_Consigne A_
Recopiez fidèlement le passage du texte sur « Un chapeau de paille d'Italie » compris entre « Si l'art de » et « référence du vaudeville. », ces deux segments inclus.
_Consigne B_
Répondez brièvement aux questions suivantes sur le texte consacré à « Un chapeau de paille d'Italie ».
(i) Quelle compagnie présente cette version de la pièce ?
(ii) Quel auteur a écrit la pièce ?
(iii) Avec qui Fadinard est-il sur le point de se marier ?

_Texte de lecture_
···
Si l'art de générer des productions enthousiastes et inventives est incontestablement dans l'ADN de la compagnie L'Éternel Été, l'engagement citoyen fait aussi partie de la démarche créative de ses membres. La présente proposition ne déroge pas à la règle. Ainsi, Emmanuel Besnault et Benoît Gruel nous offrent une version décoiffante, vive, presque juvénile, mais diablement ancrée dans les problématiques actuelles, du "Chapeau de paille d'Italie"… pièce d'Eugène Labiche, véritable référence du vaudeville.

© Philippe Hanula.
L'argument, simple, n'en reste pas moins source de quiproquos, de riantes ficelles propres à la comédie et d'une bonne dose de situations grotesques, burlesques, voire absurdes. À l'aube d'un mariage des plus prometteurs avec la très florale Hélène – née sans doute dans les roses… ornant les pépinières parentales –, le fringant Fadinard se lance dans une quête effrénée pour récupérer un chapeau de paille d'Italie… Pour remplacer celui croqué – en guise de petit-déj ! – par un membre de la gent équestre, moteur exclusif de son hippomobile, ci-devant fiacre. À noter que le chapeau alimentaire appartenait à une belle – porteuse d'une alliance – en rendez-vous coupable avec un soldat, sans doute Apollon à ses heures perdues.
···
_Données à analyser_
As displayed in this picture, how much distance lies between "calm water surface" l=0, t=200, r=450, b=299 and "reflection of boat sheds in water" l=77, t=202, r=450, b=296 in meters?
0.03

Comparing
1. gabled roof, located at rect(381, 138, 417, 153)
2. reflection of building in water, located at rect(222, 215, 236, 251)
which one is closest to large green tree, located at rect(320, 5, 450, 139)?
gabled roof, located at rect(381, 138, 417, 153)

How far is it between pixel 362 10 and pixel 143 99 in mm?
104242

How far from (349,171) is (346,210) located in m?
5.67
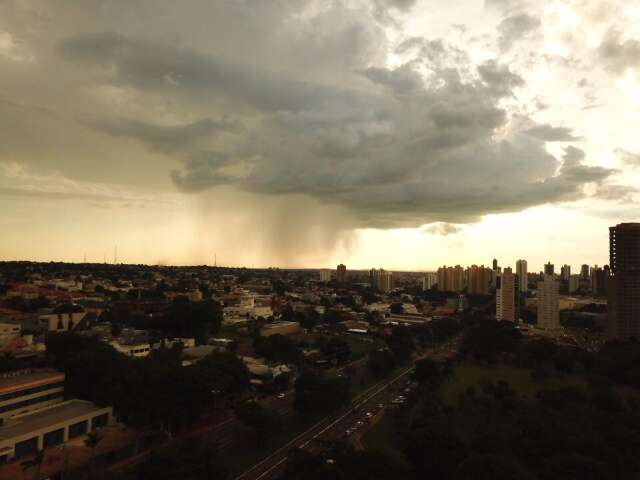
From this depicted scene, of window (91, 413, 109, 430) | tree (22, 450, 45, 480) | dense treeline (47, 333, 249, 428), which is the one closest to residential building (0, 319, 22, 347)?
dense treeline (47, 333, 249, 428)

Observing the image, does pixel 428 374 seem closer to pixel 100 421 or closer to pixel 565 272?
pixel 100 421

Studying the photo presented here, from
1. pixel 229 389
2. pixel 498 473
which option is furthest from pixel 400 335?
pixel 498 473

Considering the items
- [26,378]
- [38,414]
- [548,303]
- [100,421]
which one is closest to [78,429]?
[100,421]

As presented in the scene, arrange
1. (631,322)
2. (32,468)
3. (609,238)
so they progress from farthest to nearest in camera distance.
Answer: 1. (609,238)
2. (631,322)
3. (32,468)

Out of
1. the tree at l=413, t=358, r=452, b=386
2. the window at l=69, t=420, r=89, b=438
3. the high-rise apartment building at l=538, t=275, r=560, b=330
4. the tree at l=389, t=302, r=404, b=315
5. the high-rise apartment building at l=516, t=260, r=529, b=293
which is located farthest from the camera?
the high-rise apartment building at l=516, t=260, r=529, b=293

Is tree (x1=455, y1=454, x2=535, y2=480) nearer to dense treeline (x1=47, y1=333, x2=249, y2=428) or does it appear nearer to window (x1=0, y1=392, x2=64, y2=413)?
dense treeline (x1=47, y1=333, x2=249, y2=428)

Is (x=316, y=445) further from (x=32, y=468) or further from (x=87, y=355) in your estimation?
···
_Réponse rédigée A_
Si l'art de générer des productions enthousiastes et inventives est incontestablement dans l'ADN de la compagnie L'Éternel Été, l'engagement citoyen fait aussi partie de la démarche créative de ses membres. La présente proposition ne déroge pas à la règle. Ainsi, Emmanuel Besnault et Benoît Gruel nous offrent une version décoiffante, vive, presque juvénile, mais diablement ancrée dans les problématiques actuelles, du "Chapeau de paille d'Italie"… pièce d'Eugène Labiche, véritable référence du vaudeville.

_Réponse rédigée B_
(i) La compagnie L'Éternel Été.
(ii) Eugène Labiche.
(iii) Avec Hélène.